PROBLEM STATEMENT:
Reproduce every one of the entries below character for character, omitting the pictures.

Saved data entries:

====

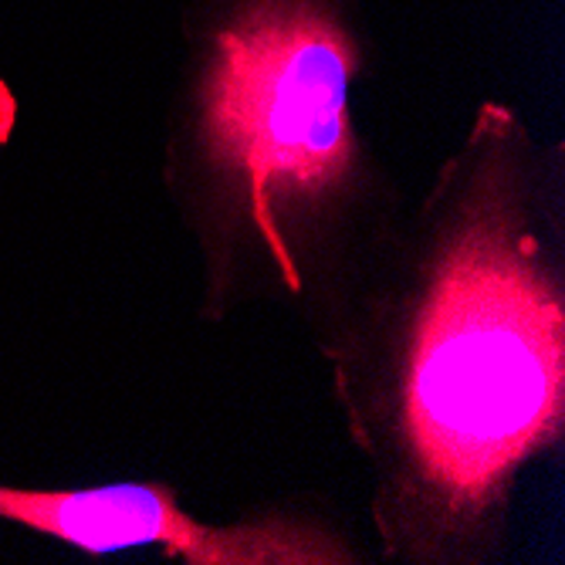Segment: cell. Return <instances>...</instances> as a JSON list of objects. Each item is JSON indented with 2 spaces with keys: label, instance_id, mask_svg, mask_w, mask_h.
Masks as SVG:
<instances>
[{
  "label": "cell",
  "instance_id": "1",
  "mask_svg": "<svg viewBox=\"0 0 565 565\" xmlns=\"http://www.w3.org/2000/svg\"><path fill=\"white\" fill-rule=\"evenodd\" d=\"M562 403V295L491 173L440 254L406 355L403 430L440 515H484L555 440Z\"/></svg>",
  "mask_w": 565,
  "mask_h": 565
},
{
  "label": "cell",
  "instance_id": "2",
  "mask_svg": "<svg viewBox=\"0 0 565 565\" xmlns=\"http://www.w3.org/2000/svg\"><path fill=\"white\" fill-rule=\"evenodd\" d=\"M359 44L335 0H231L207 34L200 136L288 288H298L278 214L322 200L355 170L349 88Z\"/></svg>",
  "mask_w": 565,
  "mask_h": 565
},
{
  "label": "cell",
  "instance_id": "3",
  "mask_svg": "<svg viewBox=\"0 0 565 565\" xmlns=\"http://www.w3.org/2000/svg\"><path fill=\"white\" fill-rule=\"evenodd\" d=\"M0 519L58 539L85 555L160 548L190 565H345L352 552L316 525L268 515L207 525L180 508L167 484L34 491L0 484Z\"/></svg>",
  "mask_w": 565,
  "mask_h": 565
}]
</instances>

====

SOLVED PROBLEM:
Segment: cell. Return <instances>...</instances> as a JSON list of objects. Each item is JSON indented with 2 spaces with keys: label, instance_id, mask_svg, mask_w, mask_h.
Masks as SVG:
<instances>
[{
  "label": "cell",
  "instance_id": "1",
  "mask_svg": "<svg viewBox=\"0 0 565 565\" xmlns=\"http://www.w3.org/2000/svg\"><path fill=\"white\" fill-rule=\"evenodd\" d=\"M562 403V295L491 173L440 254L406 355L403 430L440 515H484L555 440Z\"/></svg>",
  "mask_w": 565,
  "mask_h": 565
},
{
  "label": "cell",
  "instance_id": "2",
  "mask_svg": "<svg viewBox=\"0 0 565 565\" xmlns=\"http://www.w3.org/2000/svg\"><path fill=\"white\" fill-rule=\"evenodd\" d=\"M359 44L335 0H231L207 34L200 136L288 288H298L278 214L322 200L355 170L349 88Z\"/></svg>",
  "mask_w": 565,
  "mask_h": 565
},
{
  "label": "cell",
  "instance_id": "3",
  "mask_svg": "<svg viewBox=\"0 0 565 565\" xmlns=\"http://www.w3.org/2000/svg\"><path fill=\"white\" fill-rule=\"evenodd\" d=\"M0 519L58 539L85 555L160 548L190 565H345L352 552L316 525L268 515L207 525L180 508L167 484L34 491L0 484Z\"/></svg>",
  "mask_w": 565,
  "mask_h": 565
}]
</instances>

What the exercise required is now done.